Questions about scenes in images
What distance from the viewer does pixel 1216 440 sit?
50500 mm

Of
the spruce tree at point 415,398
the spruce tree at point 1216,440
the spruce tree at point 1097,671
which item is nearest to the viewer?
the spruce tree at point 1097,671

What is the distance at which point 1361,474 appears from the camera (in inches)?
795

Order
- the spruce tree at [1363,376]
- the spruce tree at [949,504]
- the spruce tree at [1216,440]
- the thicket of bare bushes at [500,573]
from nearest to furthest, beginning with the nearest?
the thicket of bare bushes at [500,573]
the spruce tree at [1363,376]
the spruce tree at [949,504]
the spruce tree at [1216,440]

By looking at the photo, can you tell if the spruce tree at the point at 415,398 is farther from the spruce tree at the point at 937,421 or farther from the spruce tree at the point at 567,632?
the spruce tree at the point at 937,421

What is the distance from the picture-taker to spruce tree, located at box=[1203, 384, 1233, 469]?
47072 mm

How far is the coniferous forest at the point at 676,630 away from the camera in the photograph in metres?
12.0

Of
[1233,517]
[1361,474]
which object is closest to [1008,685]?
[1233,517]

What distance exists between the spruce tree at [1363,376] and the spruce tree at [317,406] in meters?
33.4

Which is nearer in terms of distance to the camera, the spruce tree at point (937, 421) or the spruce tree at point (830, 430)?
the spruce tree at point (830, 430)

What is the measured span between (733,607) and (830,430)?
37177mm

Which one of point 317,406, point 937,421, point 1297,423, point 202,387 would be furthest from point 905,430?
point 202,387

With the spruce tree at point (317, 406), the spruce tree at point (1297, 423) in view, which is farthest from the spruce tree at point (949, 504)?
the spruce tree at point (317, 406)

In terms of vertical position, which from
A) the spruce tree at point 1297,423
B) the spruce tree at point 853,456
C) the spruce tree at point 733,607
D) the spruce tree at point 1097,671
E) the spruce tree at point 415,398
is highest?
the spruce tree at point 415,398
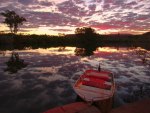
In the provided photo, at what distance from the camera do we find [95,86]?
1655cm

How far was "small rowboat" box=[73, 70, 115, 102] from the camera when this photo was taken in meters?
14.4

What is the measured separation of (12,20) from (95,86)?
10719 centimetres

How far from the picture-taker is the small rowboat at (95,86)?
14438mm

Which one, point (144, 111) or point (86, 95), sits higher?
point (86, 95)

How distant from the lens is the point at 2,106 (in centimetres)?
1593

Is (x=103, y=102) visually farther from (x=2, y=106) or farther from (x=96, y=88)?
(x=2, y=106)

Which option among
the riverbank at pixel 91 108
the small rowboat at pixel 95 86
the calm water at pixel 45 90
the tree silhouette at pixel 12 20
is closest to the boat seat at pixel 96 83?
the small rowboat at pixel 95 86

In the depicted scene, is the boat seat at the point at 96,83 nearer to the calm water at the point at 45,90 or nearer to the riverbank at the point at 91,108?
the calm water at the point at 45,90

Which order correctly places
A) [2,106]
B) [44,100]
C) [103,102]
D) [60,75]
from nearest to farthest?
1. [103,102]
2. [2,106]
3. [44,100]
4. [60,75]

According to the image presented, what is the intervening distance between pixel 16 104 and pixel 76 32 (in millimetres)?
145029

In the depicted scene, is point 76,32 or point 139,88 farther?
point 76,32

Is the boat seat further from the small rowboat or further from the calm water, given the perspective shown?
the calm water

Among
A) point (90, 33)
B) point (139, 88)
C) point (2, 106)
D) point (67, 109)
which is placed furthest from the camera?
point (90, 33)

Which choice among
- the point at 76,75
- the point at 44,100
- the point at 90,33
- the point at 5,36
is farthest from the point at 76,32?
the point at 44,100
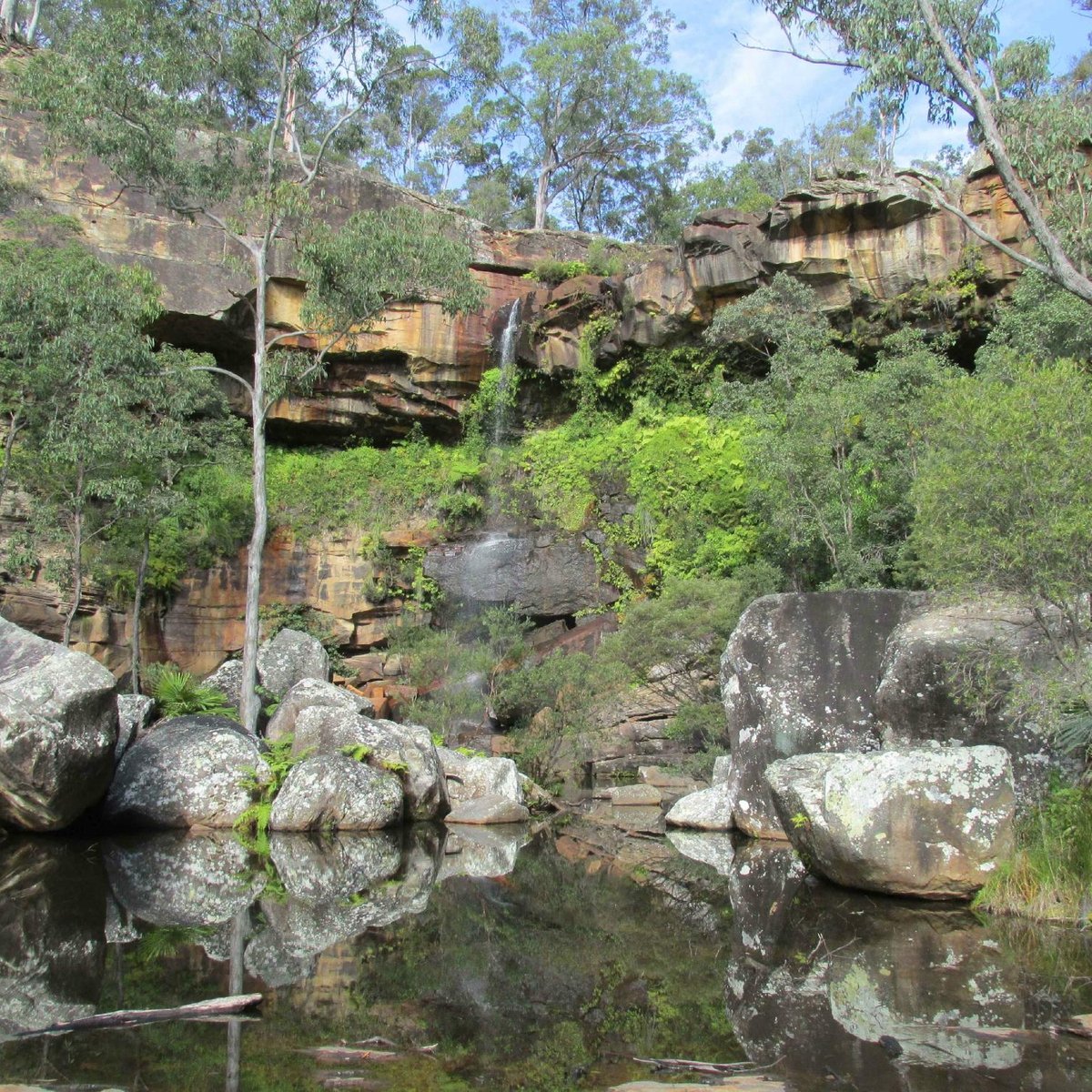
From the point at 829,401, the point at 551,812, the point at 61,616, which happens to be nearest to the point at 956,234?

- _Instructions to follow_: Restate the whole of the material word for word without the pictures.

- _Reply to the task_:
What distance from the viewer does pixel 1216 440 sit?
50500 mm

Of
the spruce tree at point 415,398
the spruce tree at point 1216,440
the spruce tree at point 1097,671
which item is nearest to the viewer?
the spruce tree at point 1097,671

What is the distance at which point 1361,474 appears from the camera (in inches)?
795

Order
- the spruce tree at [1363,376]
- the spruce tree at [949,504]
- the spruce tree at [1216,440]
- the thicket of bare bushes at [500,573]
from nearest to furthest, beginning with the nearest?
the thicket of bare bushes at [500,573]
the spruce tree at [1363,376]
the spruce tree at [949,504]
the spruce tree at [1216,440]

By looking at the photo, can you tell if the spruce tree at the point at 415,398 is farther from the spruce tree at the point at 937,421 or farther from the spruce tree at the point at 567,632?
the spruce tree at the point at 937,421

What is the distance from the picture-taker to spruce tree, located at box=[1203, 384, 1233, 469]?
47072 mm

How far is the coniferous forest at the point at 676,630 away from the camera in the photograph in metres?
12.0

Of
[1233,517]
[1361,474]
which object is closest to [1008,685]?
[1233,517]

What distance exists between the spruce tree at [1363,376] and the spruce tree at [317,406] in meters?
33.4

Which is nearer in terms of distance to the camera, the spruce tree at point (937, 421) or the spruce tree at point (830, 430)?
the spruce tree at point (830, 430)

What is the measured span between (733,607) and (830,430)?
37177mm

Which one of point 317,406, point 937,421, point 1297,423, point 202,387 would be furthest from point 905,430?
point 202,387

With the spruce tree at point (317, 406), the spruce tree at point (1297, 423) in view, which is farthest from the spruce tree at point (949, 504)?
the spruce tree at point (317, 406)

In terms of vertical position, which from
A) the spruce tree at point 1297,423
B) the spruce tree at point 853,456
C) the spruce tree at point 733,607
D) the spruce tree at point 1097,671
E) the spruce tree at point 415,398
is highest?
the spruce tree at point 415,398
In the provided photo, at what distance from the camera do we find [95,86]?
1655cm

How far was "small rowboat" box=[73, 70, 115, 102] from the camera when this photo was taken in meters?
14.4

What is the measured separation of (12,20) from (95,86)?
10719 centimetres

How far from the picture-taker is the small rowboat at (95,86)?
14438mm

Which one, point (144, 111) or point (86, 95), sits higher?
point (86, 95)

How distant from the lens is the point at 2,106 (in centimetres)?
1593

Is (x=103, y=102) visually farther from (x=2, y=106) or farther from (x=96, y=88)?
(x=2, y=106)

Which option among
the riverbank at pixel 91 108
the small rowboat at pixel 95 86
the calm water at pixel 45 90
the tree silhouette at pixel 12 20
is closest to the boat seat at pixel 96 83?
the small rowboat at pixel 95 86

In the depicted scene, is the boat seat at the point at 96,83 nearer to the calm water at the point at 45,90 or nearer to the riverbank at the point at 91,108?
the calm water at the point at 45,90

Which order correctly places
A) [2,106]
B) [44,100]
C) [103,102]
D) [60,75]
from nearest to farthest?
1. [103,102]
2. [2,106]
3. [44,100]
4. [60,75]

According to the image presented, what is the intervening distance between pixel 16 104 and pixel 76 32 (in millimetres)?
145029

In the depicted scene, is point 76,32 or point 139,88 farther?
point 76,32

Is the boat seat further from the small rowboat or further from the calm water, given the perspective shown?
the calm water

Among
A) point (90, 33)
B) point (139, 88)
C) point (2, 106)
D) point (67, 109)
which is placed furthest from the camera?
point (90, 33)

Which choice among
- the point at 76,75
- the point at 44,100
- the point at 90,33
- the point at 5,36
is farthest from the point at 76,32?
the point at 44,100
From the point at 829,401, the point at 551,812, the point at 61,616, which happens to be nearest to the point at 956,234?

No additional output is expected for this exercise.